Declare victory and pass the bill

DECLARE VICTORY AND PASS THE BILL…. I’m not entirely clear on the format/schedule for tomorrow’s health care summit at the White House, but I suspect that at the end of the gathering, President Obama will thank the attendees for participating and deliver a brief set of remarks to the country.

Why not just declare victory right there on the spot?

It’s not hard to imagine the president explaining, before lawmakers even leave the room, directly to the cameras:

“Americans can be proud of the work done here today. Democrats and Republicans sat in the same room, in an open and transparent way, and had a substantive discussion about how to improve a system that we all agree desperately needs to be fixed.

“The result of these talks is a proposal that all Americans can feel good about. It’s a sensible compromise, which will work and make the country stronger.

“No one party or institution in this debate got everything they asked for, including my administration, but that’s true of any compromise. Democrats had to make some concessions through this process, but they can feel good about the consumer protections, coverage for the uninsured, and an emphasis on affordability for the middle class included in this compromise. Republicans have been reluctant, but they too can also feel good about the fact that this compromise offers an incremental plan that dramatically reduces the deficit, reduces costs, encourages innovation at the state level, and includes benefits for small businesses.

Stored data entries
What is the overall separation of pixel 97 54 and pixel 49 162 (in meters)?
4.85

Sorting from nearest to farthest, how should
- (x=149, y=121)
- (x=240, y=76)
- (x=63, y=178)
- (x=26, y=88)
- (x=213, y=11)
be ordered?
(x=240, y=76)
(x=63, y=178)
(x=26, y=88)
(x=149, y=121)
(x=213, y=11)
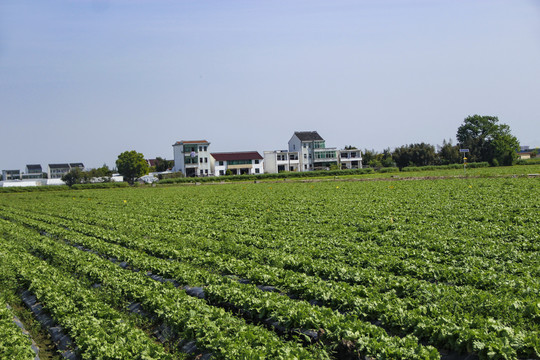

* [WHAT THE TASK REQUIRES]:
Continue the post on the health care summit from its last sentence, keeping its voice and argument.

* [TASK RESPONSE]:
“This consensus plan will help save Americans lives. It will help our economy grow and be more competitive. It will help guarantee coverage for those with pre-existing conditions. It will rely on a competitive marketplace, without an excessive role for the federal government. Families worried about medical bankruptcy will at long last have some peace of mind.

“The cynics and skeptics said it couldn’t be done, but what we’ve managed to produce today is a triumph of bipartisan policymaking, the result of hard-working officials who put country over party, solutions over ideology. Americans asked all of us to work together on crafting centrist, mainstream, moderate reform package, and that’s exactly what we’ve produced.”

Of course, Obama could say this without changing a thing, because this rhetoric already describes the plan Democrats have put forward.

But why not simply say it anyway? Why not offer the Democratic plan as the moderate, bipartisan approach, reframing the package and forcing Republicans to oppose a compromise package that includes their own ideas?